J. Albentosa, C. Berthelon, E. Galy Le Travail Humain, 2017, vol.80, n°4, pp. 395-416. Bibliographie

Cet article se centre sur la surcharge de travail et les facteurs l’influençant.
L’objectif est d’établir les relations existant entre la complexité de l’environnement, l’expérience de conduite, l’anxiété et la vigilance afin d’expliquer le niveau de charge de travail et d’identifier les situations pouvant être caractérisées par une surcharge de travail et favorisant la survenue d’accidents.
Il s’articule en trois parties.

  • La première présente des études permettant de comprendre l’effet de la complexité des environnements de conduite sur la survenue d’une surcharge de travail. En effet, les situations de conduite se définissent comme les interactions entre les composantes du système humain-véhicule-environnement et les situations se complexifient si la route est urbaine, péri-urbaine, avec des virages et des intersections et une forte densité de travail à laquelle s’ajoutent parfois des conditions météorologiques défavorables.
  • La seconde s’intéresse à l’effet de facteurs individuels (expérience de conduite, état interne du conducteur notamment sa vigilance et son anxiété) sur ce phénomène. Les conducteurs novices ont une mauvaise évaluation de la difficulté de la conduite et ils anticipent moins que les plus expérimentés. La surcharge de travail est aussi fonction de l’état interne (fatigue, somnolence, énervements, sentiment de calme).
  • La troisième partie met en exergue les interactions entre la complexité des environnements de conduite et les facteurs individuels pouvant entraîner une surcharge de travail, potentiel facteur accidentogène.

Les environnements simples et monotones ainsi que les environnements très complexes sont susceptibles de provoquer une augmentation de la charge de travail, entraînant une baisse de vigilance et une détérioration des performances.
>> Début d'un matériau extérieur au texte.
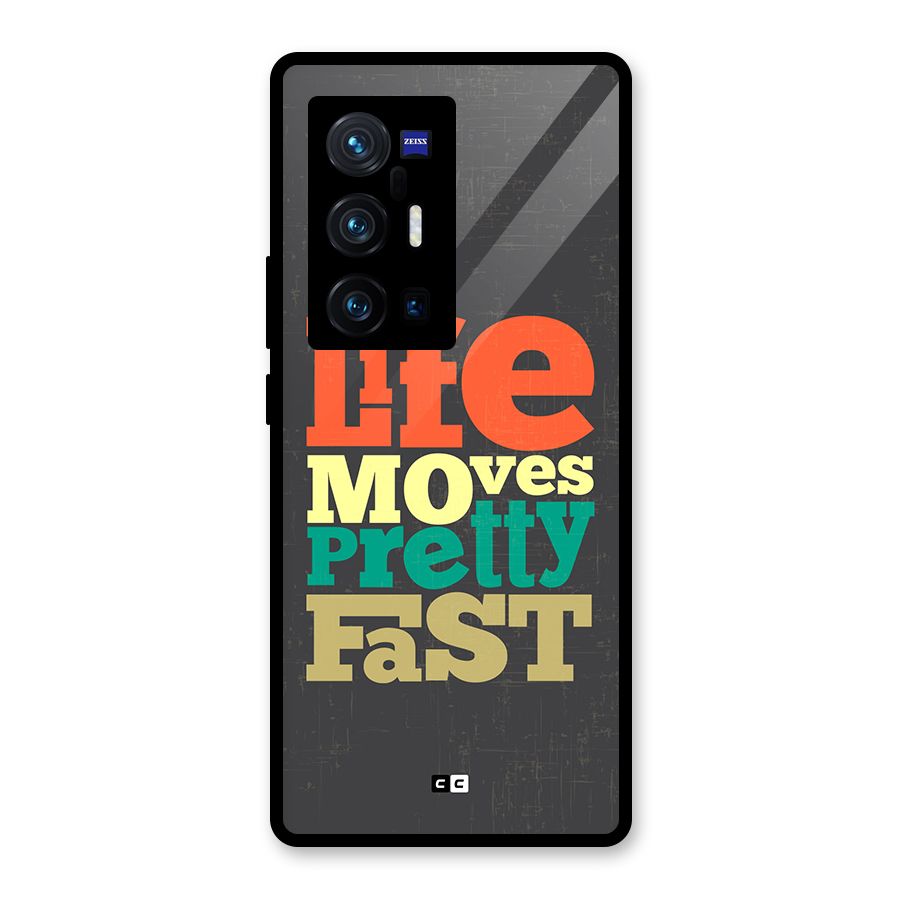 Life Moves Fast Glass Back Case for Vivo X70 Pro Plus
Enfin, un état interne durant la conduite caractérisé par une activité générale élevée (fortes dépenses énergétiques et corrélation négative entre la vigilance et l’anxiété) provoque des détériorations de performance via une augmentation de la charge de travail.
Réciproquement la hausse de la charge peut diminuer la vigilance et augmenter l’anxiété durant la conduite.

Ce modèle théorique pourrait être testé chez les jeunes conducteurs afin de comprendre l’origine précise des faibles performances de conduite chez cette population et de concevoir des formations adaptées les préparant à des environnements simples et monotones de plus en plus complexes.